Mr Sharma said the party had condemned the demolitions, the way it was carried out, and blamed the BJP for the mess.
“How did these encroachments happen in the first place? Why did the civic bodies, controlled by the BJP for the past 15 years, allow these illegal constructions to go ahead?” he asked.
In Jahangirpuri, the men and women who lost their livelihoods in the demolitions accuse Mr Kejriwal and his party of abandoning them in their hour of need. They include poor daily-wage workers, ragpickers, scrap dealers and roadside vendors.
“No party has visited us. The government is for everyone, but it seems there’s no one for us,” Anwari Bibi told me when I visited the area after the demolitions.

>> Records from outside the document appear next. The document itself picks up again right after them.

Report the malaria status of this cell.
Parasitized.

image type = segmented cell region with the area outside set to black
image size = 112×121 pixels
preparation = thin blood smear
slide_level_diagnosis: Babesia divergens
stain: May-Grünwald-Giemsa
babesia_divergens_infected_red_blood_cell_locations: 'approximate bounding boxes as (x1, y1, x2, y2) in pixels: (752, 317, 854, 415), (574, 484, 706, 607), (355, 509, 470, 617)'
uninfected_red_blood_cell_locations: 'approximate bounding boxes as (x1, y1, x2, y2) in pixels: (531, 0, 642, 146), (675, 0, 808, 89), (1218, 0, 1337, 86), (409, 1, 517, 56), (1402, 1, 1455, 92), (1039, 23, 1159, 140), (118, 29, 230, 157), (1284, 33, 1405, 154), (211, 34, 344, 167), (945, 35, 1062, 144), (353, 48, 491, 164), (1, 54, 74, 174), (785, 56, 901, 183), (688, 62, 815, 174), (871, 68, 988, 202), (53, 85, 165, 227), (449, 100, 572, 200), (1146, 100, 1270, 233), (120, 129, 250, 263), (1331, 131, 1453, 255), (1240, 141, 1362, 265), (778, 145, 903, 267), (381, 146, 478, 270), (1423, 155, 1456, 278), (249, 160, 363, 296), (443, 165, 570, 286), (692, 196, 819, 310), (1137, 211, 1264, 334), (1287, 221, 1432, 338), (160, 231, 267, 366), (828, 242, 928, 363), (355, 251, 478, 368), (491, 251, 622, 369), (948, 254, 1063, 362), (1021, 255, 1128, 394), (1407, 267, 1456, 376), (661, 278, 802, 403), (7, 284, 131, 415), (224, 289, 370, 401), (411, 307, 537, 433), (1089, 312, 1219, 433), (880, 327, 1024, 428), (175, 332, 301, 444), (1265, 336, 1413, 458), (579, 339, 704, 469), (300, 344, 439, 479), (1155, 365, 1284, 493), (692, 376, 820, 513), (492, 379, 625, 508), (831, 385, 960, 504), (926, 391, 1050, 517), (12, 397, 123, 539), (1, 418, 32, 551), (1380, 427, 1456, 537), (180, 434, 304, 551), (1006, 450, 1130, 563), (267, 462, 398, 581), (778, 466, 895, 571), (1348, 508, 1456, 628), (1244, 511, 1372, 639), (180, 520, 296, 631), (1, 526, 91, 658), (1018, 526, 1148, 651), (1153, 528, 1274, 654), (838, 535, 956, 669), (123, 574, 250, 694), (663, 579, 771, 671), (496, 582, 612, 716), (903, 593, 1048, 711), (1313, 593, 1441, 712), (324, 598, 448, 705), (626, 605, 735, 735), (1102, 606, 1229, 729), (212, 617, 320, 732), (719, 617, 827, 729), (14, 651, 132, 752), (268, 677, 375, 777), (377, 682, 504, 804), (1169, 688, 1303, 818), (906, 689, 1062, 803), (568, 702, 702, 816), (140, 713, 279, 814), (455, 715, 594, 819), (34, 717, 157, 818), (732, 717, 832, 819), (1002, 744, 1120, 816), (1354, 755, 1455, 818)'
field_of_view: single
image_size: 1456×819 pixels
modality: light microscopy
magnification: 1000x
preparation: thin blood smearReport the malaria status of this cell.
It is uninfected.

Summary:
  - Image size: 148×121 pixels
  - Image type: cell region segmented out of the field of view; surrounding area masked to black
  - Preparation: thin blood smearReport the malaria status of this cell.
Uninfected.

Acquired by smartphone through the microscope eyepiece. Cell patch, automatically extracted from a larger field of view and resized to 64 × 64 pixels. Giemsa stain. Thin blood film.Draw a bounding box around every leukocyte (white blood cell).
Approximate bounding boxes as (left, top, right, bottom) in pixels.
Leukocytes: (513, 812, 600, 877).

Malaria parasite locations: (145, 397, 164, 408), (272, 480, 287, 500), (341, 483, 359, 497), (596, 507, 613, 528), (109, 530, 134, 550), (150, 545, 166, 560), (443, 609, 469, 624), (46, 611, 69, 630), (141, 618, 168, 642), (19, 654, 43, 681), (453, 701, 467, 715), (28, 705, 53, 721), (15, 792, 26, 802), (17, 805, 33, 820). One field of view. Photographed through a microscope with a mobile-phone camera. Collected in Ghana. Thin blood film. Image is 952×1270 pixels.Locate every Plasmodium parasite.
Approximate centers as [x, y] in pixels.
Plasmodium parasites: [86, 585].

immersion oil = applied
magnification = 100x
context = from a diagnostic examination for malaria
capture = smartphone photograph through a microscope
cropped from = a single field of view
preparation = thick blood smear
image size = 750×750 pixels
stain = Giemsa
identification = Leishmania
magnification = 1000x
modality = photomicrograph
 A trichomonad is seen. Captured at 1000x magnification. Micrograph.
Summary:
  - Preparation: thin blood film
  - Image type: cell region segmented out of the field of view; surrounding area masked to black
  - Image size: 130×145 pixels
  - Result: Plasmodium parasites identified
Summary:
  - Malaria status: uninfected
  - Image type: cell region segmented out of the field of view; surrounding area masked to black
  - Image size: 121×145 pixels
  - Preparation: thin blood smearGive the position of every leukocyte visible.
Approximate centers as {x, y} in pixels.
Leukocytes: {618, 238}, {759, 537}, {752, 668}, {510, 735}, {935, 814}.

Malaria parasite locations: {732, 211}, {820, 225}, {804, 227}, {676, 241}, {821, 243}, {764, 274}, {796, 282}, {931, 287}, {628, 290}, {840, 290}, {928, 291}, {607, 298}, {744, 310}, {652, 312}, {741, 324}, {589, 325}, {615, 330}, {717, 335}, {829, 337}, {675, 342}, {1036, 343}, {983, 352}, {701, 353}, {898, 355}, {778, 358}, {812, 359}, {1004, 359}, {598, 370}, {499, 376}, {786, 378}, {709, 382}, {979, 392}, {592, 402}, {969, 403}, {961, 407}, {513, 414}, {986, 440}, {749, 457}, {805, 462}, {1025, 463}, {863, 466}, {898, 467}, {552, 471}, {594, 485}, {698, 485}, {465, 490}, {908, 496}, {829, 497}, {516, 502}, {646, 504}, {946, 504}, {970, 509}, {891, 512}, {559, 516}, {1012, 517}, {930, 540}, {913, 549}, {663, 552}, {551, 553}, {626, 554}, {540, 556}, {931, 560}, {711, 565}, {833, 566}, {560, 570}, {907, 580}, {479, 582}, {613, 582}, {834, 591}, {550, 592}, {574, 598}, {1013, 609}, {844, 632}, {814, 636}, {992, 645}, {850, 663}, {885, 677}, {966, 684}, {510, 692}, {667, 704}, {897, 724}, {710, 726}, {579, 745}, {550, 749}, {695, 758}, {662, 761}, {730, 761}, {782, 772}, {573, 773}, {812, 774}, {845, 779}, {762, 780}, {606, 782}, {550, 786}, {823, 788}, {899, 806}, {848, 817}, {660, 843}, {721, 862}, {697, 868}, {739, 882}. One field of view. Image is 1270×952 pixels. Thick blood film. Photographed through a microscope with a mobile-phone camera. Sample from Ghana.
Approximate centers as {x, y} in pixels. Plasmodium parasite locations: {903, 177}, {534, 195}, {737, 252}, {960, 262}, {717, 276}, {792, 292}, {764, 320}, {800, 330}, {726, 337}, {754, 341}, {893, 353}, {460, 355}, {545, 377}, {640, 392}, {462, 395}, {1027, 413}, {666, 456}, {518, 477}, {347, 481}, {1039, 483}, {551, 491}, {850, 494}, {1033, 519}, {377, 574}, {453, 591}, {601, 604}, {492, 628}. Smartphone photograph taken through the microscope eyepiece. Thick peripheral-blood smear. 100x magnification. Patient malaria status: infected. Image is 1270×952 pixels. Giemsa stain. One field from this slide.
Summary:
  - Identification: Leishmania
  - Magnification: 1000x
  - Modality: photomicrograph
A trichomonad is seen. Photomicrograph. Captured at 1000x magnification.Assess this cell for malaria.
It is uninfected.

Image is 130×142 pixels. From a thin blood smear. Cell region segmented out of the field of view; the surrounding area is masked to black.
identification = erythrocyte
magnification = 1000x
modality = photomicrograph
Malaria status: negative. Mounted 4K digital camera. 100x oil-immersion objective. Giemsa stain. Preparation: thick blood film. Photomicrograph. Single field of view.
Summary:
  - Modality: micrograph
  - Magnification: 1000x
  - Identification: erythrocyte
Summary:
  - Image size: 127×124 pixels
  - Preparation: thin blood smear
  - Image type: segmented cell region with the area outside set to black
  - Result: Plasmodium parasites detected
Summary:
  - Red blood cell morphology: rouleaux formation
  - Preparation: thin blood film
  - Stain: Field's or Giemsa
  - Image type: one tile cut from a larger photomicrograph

Sareja, who uses only one name, said, “Mr Kejriwal has washed his hands of all responsibilities. For everything, he blames the central government.”
Their neighbour, Sheikh Safijuddin, said Mr Kejriwal “doesn’t care for us anymore. He got what he wanted from us – our votes”.
Senior journalist Rakesh Dixit alleges the Delhi government has behaved like “a bystander” during the riots and the demolitions because it serves their purpose.
Mr Kejriwal, he says, has adopted “a policy of conservatism without offending Muslims”. He’s not shy about flaunting his religion in public – after his election win in 2020, he led a procession to a Hindu temple to offer prayers. He also often talks about equality and respect for all religions.
But, Mr Dixit says, AAP is no longer a party with difference. “It’s driven by political exigencies like any other party. It realises that Hindu nationalism will remain the dominant sentiment in the foreseeable future, so Muslims have become dispensable for them.”
He points out that this is not the first time “Mr Kejriwal has kept mum while Muslims have been targeted”, such as when they protested against a controversial citizenship bill or during the Delhi riots of 2020. He was also among the first to support the Indian government’s decision to revoke Kashmir’s special status.
“They choose their ideology based on what helps their cause at a particular time or in a particular place. At the moment their eyes are set on the forthcoming state elections in Himachal Pradesh and Gujarat where Muslim populations are small and societies are already polarised,” he says.
“By distancing itself from Muslims, AAP is trying to ensure that it does not lose the Hindu votes in those states”.